China’s consumer price inflation increased in January with the rise in demand during the Lunar New Year holiday and the easing of Covid restrictions, while the decline in producer prices deepened due to falling commodity prices, official data revealed Friday.
Consumer price inflation rose to 2.1 percent in January from 1.8 percent in December, the National Bureau of Statistics reported Friday. This was slightly below economists’ forecast of 2.2 percent.
Food prices gained 2.6 percent, slower than the 4.8 percent increase in December. Prices of pork, a staple meat in China, grew 11.8 percent. At the same time, non-food price inflation climbed to 1.2 percent from 1.1 percent.
Excluding volatile food and energy prices, core inflation advanced to 1.0 percent from 0.7 percent.

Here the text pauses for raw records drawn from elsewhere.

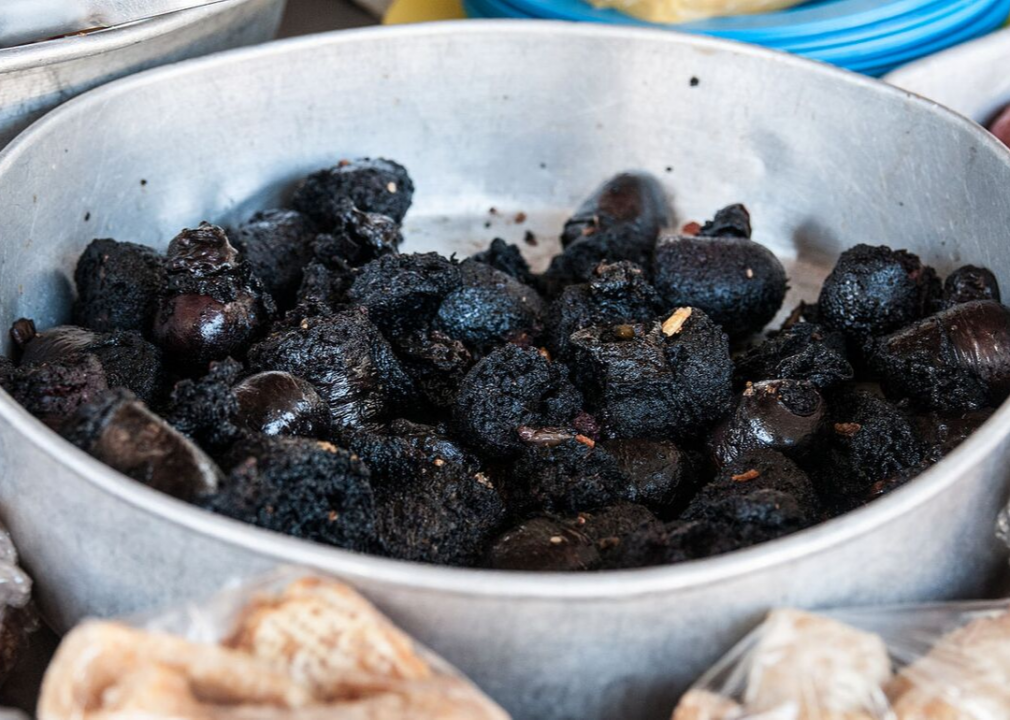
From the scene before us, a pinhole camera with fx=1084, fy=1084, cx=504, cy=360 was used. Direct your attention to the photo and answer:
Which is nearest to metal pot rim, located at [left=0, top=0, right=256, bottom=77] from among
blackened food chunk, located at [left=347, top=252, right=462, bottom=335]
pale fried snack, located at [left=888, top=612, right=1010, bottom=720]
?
blackened food chunk, located at [left=347, top=252, right=462, bottom=335]

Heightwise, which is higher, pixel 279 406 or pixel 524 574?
pixel 524 574

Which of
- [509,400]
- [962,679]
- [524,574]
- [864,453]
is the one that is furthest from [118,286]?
[962,679]

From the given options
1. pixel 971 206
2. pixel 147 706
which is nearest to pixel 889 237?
pixel 971 206

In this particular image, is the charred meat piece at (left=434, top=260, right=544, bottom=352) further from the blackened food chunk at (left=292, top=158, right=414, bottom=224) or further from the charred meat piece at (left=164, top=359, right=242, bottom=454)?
the charred meat piece at (left=164, top=359, right=242, bottom=454)

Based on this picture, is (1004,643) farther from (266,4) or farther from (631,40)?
(266,4)

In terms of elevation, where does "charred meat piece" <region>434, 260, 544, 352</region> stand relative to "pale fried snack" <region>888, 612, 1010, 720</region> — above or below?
below

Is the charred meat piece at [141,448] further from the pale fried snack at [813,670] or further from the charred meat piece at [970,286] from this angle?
the charred meat piece at [970,286]

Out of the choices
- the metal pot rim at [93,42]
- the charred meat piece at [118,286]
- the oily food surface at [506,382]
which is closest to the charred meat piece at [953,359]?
the oily food surface at [506,382]

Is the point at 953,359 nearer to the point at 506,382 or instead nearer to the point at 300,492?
the point at 506,382
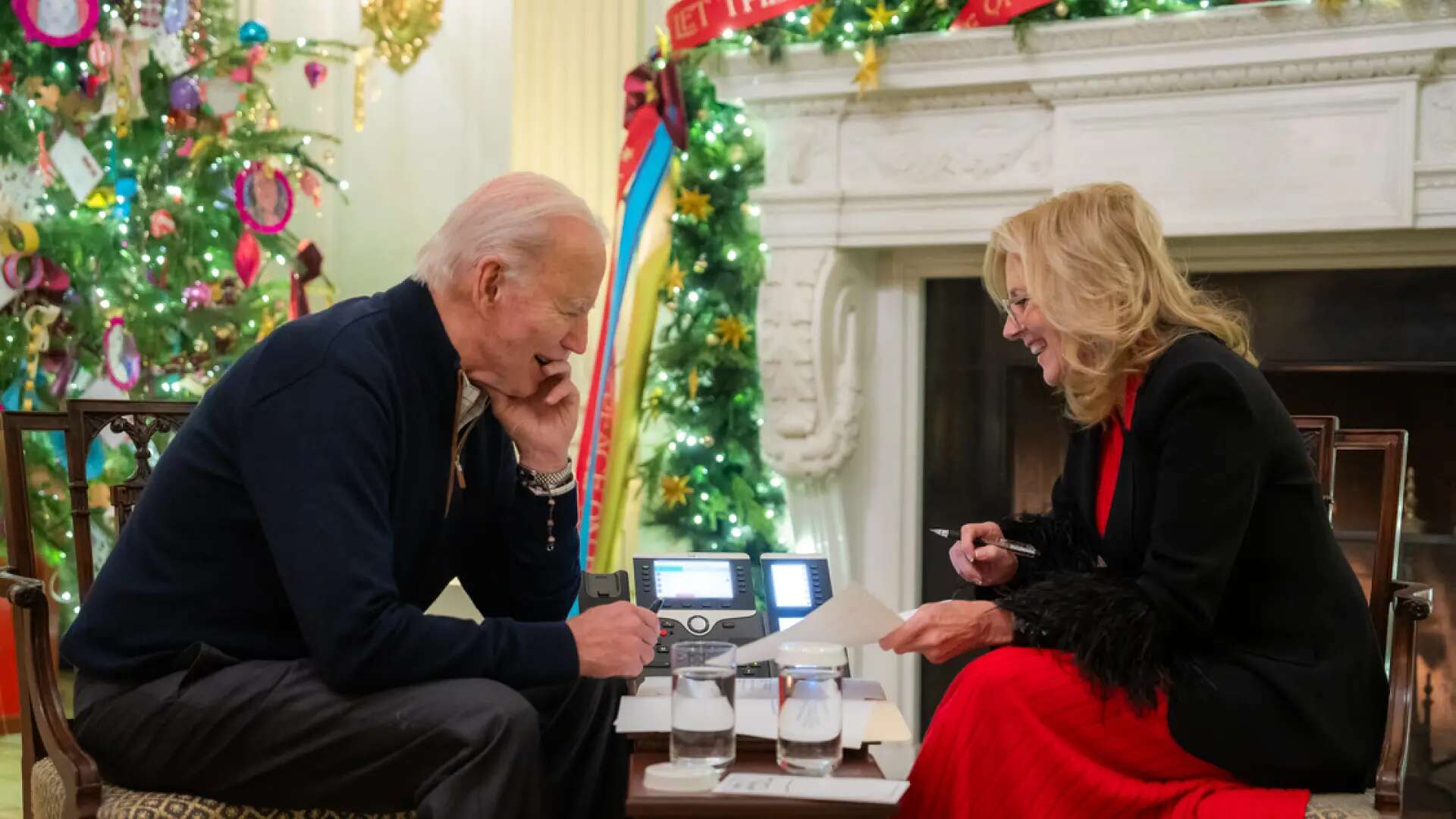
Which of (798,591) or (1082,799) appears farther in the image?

On a monthly comparison, consumer prices gained 0.8 percent in January, slightly faster than the expected growth of 0.7 percent.
Capital Economics’ economist Julian Evans-Pritchard said he expects inflation to rise further in the near-term, though not by as much as in many other countries when they reopened. As such, inflation probably would not be a near-term constraint on the central bank’s ability to ease policy.
The economist anticipates further cuts to policy rates before long, the first of which might come as soon as next Wednesday.
Another report from the NBS showed that producer prices declined at a faster pace of 0.8 percent after easing 0.7 percent in December. Economists had forecast prices to drop 0.5 percent.